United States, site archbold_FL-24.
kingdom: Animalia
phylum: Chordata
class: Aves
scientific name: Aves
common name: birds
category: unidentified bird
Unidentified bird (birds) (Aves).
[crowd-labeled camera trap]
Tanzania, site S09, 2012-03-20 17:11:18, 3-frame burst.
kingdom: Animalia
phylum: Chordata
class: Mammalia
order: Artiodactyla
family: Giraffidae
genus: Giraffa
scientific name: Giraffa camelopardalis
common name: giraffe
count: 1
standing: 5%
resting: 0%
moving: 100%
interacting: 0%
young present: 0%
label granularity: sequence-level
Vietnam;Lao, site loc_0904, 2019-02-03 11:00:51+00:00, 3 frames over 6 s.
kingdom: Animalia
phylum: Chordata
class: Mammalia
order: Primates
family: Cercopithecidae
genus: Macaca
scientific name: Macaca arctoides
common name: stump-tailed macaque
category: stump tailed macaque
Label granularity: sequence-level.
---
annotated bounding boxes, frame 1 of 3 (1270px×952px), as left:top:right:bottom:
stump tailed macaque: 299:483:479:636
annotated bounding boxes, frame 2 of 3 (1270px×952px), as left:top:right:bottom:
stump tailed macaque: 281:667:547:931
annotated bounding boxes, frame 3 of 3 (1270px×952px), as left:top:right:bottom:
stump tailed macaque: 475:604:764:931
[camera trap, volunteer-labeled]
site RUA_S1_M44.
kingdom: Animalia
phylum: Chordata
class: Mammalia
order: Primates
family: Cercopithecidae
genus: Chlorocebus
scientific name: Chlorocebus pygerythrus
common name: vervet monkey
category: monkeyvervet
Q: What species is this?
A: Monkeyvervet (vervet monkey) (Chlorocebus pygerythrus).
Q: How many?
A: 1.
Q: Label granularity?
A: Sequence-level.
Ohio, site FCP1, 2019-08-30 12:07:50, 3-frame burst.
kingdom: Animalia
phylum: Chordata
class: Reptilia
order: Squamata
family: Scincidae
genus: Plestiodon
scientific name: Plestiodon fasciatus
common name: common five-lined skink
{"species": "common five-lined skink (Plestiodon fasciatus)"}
▬▬▬▬▬▬▬▬▬▬
• **To do**
Could you write out every entry above exactly as it appears?

• **Solution to this task**
United States, site archbold_FL-24.
kingdom: Animalia
phylum: Chordata
class: Aves
scientific name: Aves
common name: birds
category: unidentified bird
Unidentified bird (birds) (Aves).
[crowd-labeled camera trap]
Tanzania, site S09, 2012-03-20 17:11:18, 3-frame burst.
kingdom: Animalia
phylum: Chordata
class: Mammalia
order: Artiodactyla
family: Giraffidae
genus: Giraffa
scientific name: Giraffa camelopardalis
common name: giraffe
count: 1
standing: 5%
resting: 0%
moving: 100%
interacting: 0%
young present: 0%
label granularity: sequence-level
Vietnam;Lao, site loc_0904, 2019-02-03 11:00:51+00:00, 3 frames over 6 s.
kingdom: Animalia
phylum: Chordata
class: Mammalia
order: Primates
family: Cercopithecidae
genus: Macaca
scientific name: Macaca arctoides
common name: stump-tailed macaque
category: stump tailed macaque
Label granularity: sequence-level.
---
annotated bounding boxes, frame 1 of 3 (1270px×952px), as left:top:right:bottom:
stump tailed macaque: 299:483:479:636
annotated bounding boxes, frame 2 of 3 (1270px×952px), as left:top:right:bottom:
stump tailed macaque: 281:667:547:931
annotated bounding boxes, frame 3 of 3 (1270px×952px), as left:top:right:bottom:
stump tailed macaque: 475:604:764:931
[camera trap, volunteer-labeled]
site RUA_S1_M44.
kingdom: Animalia
phylum: Chordata
class: Mammalia
order: Primates
family: Cercopithecidae
genus: Chlorocebus
scientific name: Chlorocebus pygerythrus
common name: vervet monkey
category: monkeyvervet
Q: What species is this?
A: Monkeyvervet (vervet monkey) (Chlorocebus pygerythrus).
Q: How many?
A: 1.
Q: Label granularity?
A: Sequence-level.
Ohio, site FCP1, 2019-08-30 12:07:50, 3-frame burst.
kingdom: Animalia
phylum: Chordata
class: Reptilia
order: Squamata
family: Scincidae
genus: Plestiodon
scientific name: Plestiodon fasciatus
common name: common five-lined skink
{"species": "common five-lined skink (Plestiodon fasciatus)"}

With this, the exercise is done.